Imagine being back in 2009 — the economy still sore after the financial crash of 2008; technology hasn’t really caught up in the ubiquitous way it exists now; not every home has an internet connection; and start-ups are rarer and less cooler.
It was exactly in such a scenario that Ketan Kapoor and Tonmoy Shingal started Mettl, an online assessment and training platform. “It certainly was far less sexy to start your own company back then,” says Ketan, laughing, adding that it was very hard to convince parents and family if you wanted to leave a settled career and plunge into an unknown world.
A positive payoff
Seven years down the line, the company seems to be doing quite well for itself, with over 300 employees. During the first six months, they had a mere five to 10 companies as clients. Today, that list has expanded to include around 1,500 companies, boasting of names such as Vodafone, Oracle, Accenture, Capgemini, Wipro, Microsoft, SAP, Cognizant, Samsung, Nasscom and Amity University.
When they initially started off and introduced themselves as a firm that did online assessment, sceptical questions were raised by client companies: how will you do assessment in a remote place or town, or a faraway campus? Today, because technology has improved, that is a rare question. “I think there is the confidence that wherever we go in India, we’ll be able to find an internet connection to run an online test. That was a bet we took when we started — as learning moved online, as the internet became ubiquitous, assessments would increasingly happen online. And that has been paying out positively for us.”
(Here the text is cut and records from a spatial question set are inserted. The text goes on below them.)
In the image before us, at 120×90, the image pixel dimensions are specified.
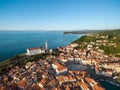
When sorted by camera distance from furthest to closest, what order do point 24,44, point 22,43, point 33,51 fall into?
1. point 22,43
2. point 24,44
3. point 33,51

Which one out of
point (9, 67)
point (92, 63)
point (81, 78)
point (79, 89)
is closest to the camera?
point (79, 89)

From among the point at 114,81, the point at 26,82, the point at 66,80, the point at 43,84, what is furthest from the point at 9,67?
the point at 114,81

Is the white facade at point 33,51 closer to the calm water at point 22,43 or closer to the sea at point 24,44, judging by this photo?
the sea at point 24,44

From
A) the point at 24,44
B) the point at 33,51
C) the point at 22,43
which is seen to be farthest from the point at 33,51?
the point at 22,43

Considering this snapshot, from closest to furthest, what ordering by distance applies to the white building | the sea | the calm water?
the white building
the sea
the calm water

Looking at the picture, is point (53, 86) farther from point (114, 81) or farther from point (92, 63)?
point (92, 63)

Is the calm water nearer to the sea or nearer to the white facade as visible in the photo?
the sea

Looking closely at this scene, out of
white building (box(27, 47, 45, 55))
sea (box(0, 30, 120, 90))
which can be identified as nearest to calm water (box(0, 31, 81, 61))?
sea (box(0, 30, 120, 90))

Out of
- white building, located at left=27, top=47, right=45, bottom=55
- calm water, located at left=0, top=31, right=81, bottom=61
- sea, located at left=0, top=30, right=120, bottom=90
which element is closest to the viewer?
white building, located at left=27, top=47, right=45, bottom=55

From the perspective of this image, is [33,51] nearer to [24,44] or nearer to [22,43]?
[24,44]

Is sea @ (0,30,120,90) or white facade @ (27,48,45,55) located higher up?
white facade @ (27,48,45,55)

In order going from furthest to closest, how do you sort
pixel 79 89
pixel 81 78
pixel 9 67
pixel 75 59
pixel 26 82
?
1. pixel 75 59
2. pixel 9 67
3. pixel 81 78
4. pixel 26 82
5. pixel 79 89
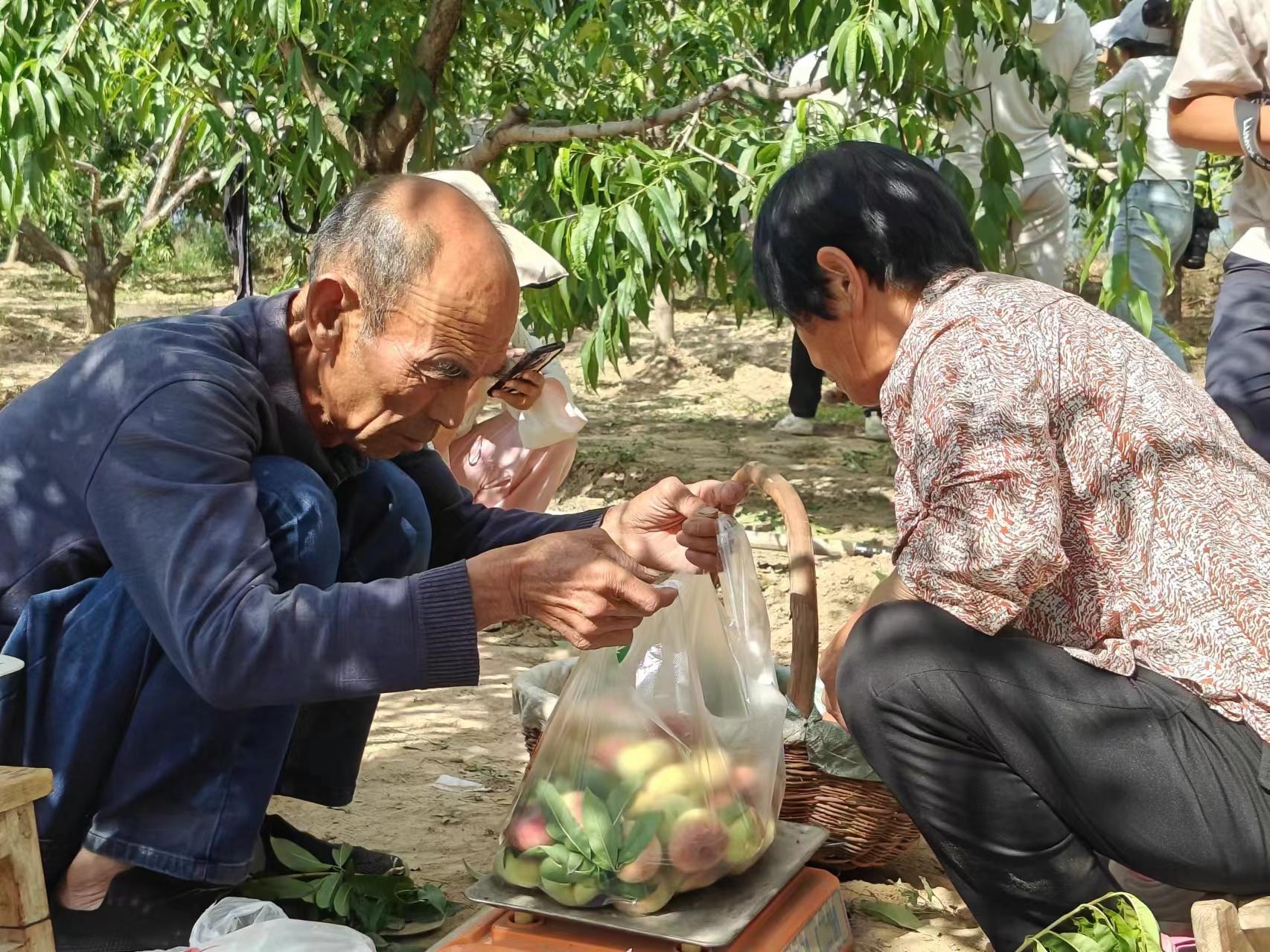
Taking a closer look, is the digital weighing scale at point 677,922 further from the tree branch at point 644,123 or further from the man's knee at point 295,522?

While two-thirds of the business is recruitment, the other part deals with learning and development. The assessments span a slew of industries. So how do they go about finding the right fit for the company? “The first question we ask is — what does the company want? What kind of person is the company attempting to recruit? What’s the job description? What competencies are they looking for? What kind of benchmarks do they have in mind for the competencies they finalised?
“After understanding the job role at great depth, we split the competencies across different skill buckets — cognitive (which is ability and aptitude), behavioural, personality-led or domain-led. Within other sectors, such as technology, aviation or agriculture, we find out what skills are required from a technical standpoint, to do that job. Then we create an assessment,” explains the co-founder. They have a test link which is generated and sent to the client. They also have a strong analytical engine that throws up deep insights, starting from top-level recommendations to delving into strengths across competencies to find the best match. The tests, depending on role, seniority and context, can be as short as eight minutes or as long as three hours.
Today, HR departments of companies have warmed up to using technology, though a lot of companies still haven’t adopted it. “According to my estimate, there are around 20,000 large companies in India. Of them, only roughly 5,000 would be using technology in a significant way. So there are 15,000 companies that can be approached. This presents a very large opportunity for a company like us,” says Ketan.
While for the corporates, 80-85 per cent of the assessment is done online, there are other areas where a trained assessor is physically present. “We are now working with the Ministry of Skill Development and Entrepreneurship on a programme led by the National Skill Development Corporation. And we are working across 28 different sectors. In the agriculture sector, for example, if someone wants to hire a tractor driver, we have a practical component for a tractor driver assessment. And for a tailor, we have sewing machine assessment. For each of these, we have an actual person undertaking a practical test, an assessor whom we certify.”
Mettl was initially self-funded and started with a capital of ₹8 lakh. After three rounds of capital infusion — from friends and family, seed funding and Series A funding — the company turned profitable in FY 2015-16. Which means now, the business is self-sustaining. “Would we get funding if we go to the market? Absolutely, because there’s a large market that’s waiting to be tapped. But there is a conscious choice not to take money because we don’t need it.”
Today, around 90 per cent of its business value comes from India. However, they aren’t restricted by boundaries, as they export assessments to 80 countries across the world. Of the 80, they have partners in 31 countries, where they sell the product. “So there are partners in Egypt, South Africa, Peru, Indonesia, Germany, Italy, Japan, South Korea — there are dedicated partners in these countries selling Mettl assessments.”
The company was also a part of top 20 start-ups at India Emerging 20. What’s next for them? “We feel we’re just getting started in a lot of ways. We have covered a few hurdles in terms of the business being sustainable. But the next step for us is to be the best in the world. We’re already No. 1 in a few areas we work in, but to be the absolute best in terms of revenue, volume and assessment, international expansion is a priority.”